Given problem: Copy the lines from the one containing "Going from nearest to farthest, how are" through the one containing "headphone ear cup, bbox=183 324 260 376, woman's", both included, with no changes.

----- Records for this exercise -----

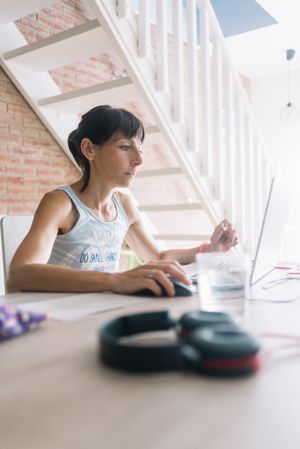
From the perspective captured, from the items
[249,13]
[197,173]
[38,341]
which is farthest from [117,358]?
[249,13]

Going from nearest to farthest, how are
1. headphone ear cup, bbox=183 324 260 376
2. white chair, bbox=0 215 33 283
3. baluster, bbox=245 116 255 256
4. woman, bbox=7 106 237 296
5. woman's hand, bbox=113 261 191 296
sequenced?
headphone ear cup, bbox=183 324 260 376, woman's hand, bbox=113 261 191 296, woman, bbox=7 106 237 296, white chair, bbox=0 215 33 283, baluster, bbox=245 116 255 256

-----
----- Records for this exercise -----

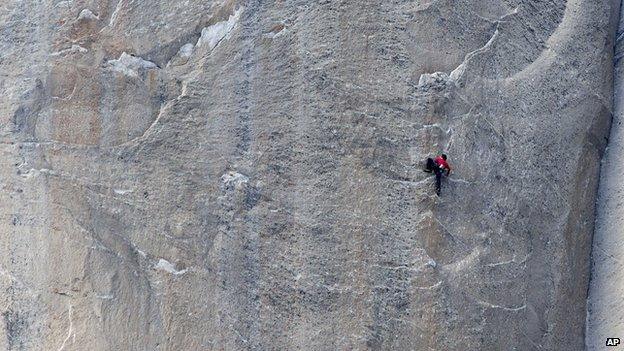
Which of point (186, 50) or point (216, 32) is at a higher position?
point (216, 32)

-----

Result:
Going from nearest to farthest, how are
1. headphone ear cup, bbox=183 324 260 376
2. white chair, bbox=0 215 33 283
3. baluster, bbox=245 116 255 256
4. woman, bbox=7 106 237 296
5. woman's hand, bbox=113 261 191 296
sequenced?
headphone ear cup, bbox=183 324 260 376, woman's hand, bbox=113 261 191 296, woman, bbox=7 106 237 296, white chair, bbox=0 215 33 283, baluster, bbox=245 116 255 256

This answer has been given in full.